* [PROVIDED DATA]

## Begin

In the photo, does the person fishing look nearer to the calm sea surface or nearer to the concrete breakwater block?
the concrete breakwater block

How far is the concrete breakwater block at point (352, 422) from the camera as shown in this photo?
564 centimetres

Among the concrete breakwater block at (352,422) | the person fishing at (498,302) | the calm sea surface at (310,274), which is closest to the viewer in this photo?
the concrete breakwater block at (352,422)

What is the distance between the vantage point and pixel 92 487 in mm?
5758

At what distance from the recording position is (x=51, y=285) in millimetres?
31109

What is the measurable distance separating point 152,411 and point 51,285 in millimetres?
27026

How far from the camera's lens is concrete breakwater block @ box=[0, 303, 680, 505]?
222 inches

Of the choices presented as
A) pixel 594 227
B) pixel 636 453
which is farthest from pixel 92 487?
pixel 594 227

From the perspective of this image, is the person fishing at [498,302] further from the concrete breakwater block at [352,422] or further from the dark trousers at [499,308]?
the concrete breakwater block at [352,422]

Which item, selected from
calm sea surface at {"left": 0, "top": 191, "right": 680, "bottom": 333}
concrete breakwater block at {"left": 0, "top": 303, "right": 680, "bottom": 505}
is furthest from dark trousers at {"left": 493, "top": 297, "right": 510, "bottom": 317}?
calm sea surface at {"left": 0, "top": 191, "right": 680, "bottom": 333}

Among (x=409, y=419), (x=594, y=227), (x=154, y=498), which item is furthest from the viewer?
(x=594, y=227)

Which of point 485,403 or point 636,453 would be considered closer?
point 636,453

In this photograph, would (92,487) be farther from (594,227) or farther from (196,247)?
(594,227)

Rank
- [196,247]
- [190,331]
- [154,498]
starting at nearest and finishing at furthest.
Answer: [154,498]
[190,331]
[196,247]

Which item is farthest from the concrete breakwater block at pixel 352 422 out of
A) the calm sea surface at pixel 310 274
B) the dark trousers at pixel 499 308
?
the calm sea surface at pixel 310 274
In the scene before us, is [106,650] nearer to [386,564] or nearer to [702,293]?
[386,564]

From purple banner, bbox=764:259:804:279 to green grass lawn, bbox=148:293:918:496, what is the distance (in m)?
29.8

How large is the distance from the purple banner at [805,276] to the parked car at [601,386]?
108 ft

## End

Reproduce all of the data above verbatim, from the first line through the last.

In the photo, does the person fishing look nearer to the calm sea surface or nearer to the concrete breakwater block?
the concrete breakwater block

How far is the concrete breakwater block at point (352, 422) from the camera as shown in this photo?
564 centimetres

Among the concrete breakwater block at (352,422) | the person fishing at (498,302) | the calm sea surface at (310,274), which is closest to the viewer in this photo?
the concrete breakwater block at (352,422)

What is the distance between the vantage point and pixel 92 487 in mm?
5758

At what distance from the recording position is (x=51, y=285) in millimetres?
31109

What is the measurable distance separating point 152,411 and point 51,285 in millimetres?
27026

How far from the camera's lens is concrete breakwater block @ box=[0, 303, 680, 505]?
222 inches

Of the choices presented as
A) pixel 594 227
B) pixel 636 453
which is farthest from pixel 92 487?
pixel 594 227

From the perspective of this image, is the person fishing at [498,302] further from the concrete breakwater block at [352,422] or further from the dark trousers at [499,308]?
the concrete breakwater block at [352,422]

Which item, selected from
calm sea surface at {"left": 0, "top": 191, "right": 680, "bottom": 333}
concrete breakwater block at {"left": 0, "top": 303, "right": 680, "bottom": 505}
is furthest from dark trousers at {"left": 493, "top": 297, "right": 510, "bottom": 317}?
calm sea surface at {"left": 0, "top": 191, "right": 680, "bottom": 333}

Among (x=409, y=419), (x=594, y=227), (x=154, y=498), which item is furthest from the viewer?
(x=594, y=227)

Which of point 485,403 or point 636,453 would be considered closer?
point 636,453

In this photograph, would (92,487) be farther from (594,227) or farther from (196,247)?
(594,227)

Rank
- [196,247]
- [190,331]
- [154,498]
starting at nearest and finishing at furthest.
Answer: [154,498]
[190,331]
[196,247]

Which item is farthest from the concrete breakwater block at pixel 352 422 out of
A) the calm sea surface at pixel 310 274
B) the dark trousers at pixel 499 308
?
the calm sea surface at pixel 310 274
In the scene before us, is [106,650] nearer to [386,564] or nearer to [702,293]?
[386,564]

From purple banner, bbox=764:259:804:279 to green grass lawn, bbox=148:293:918:496, what is the distance (in m)?
29.8

How large is the distance from the purple banner at [805,276] to the parked car at [601,386]?
108 ft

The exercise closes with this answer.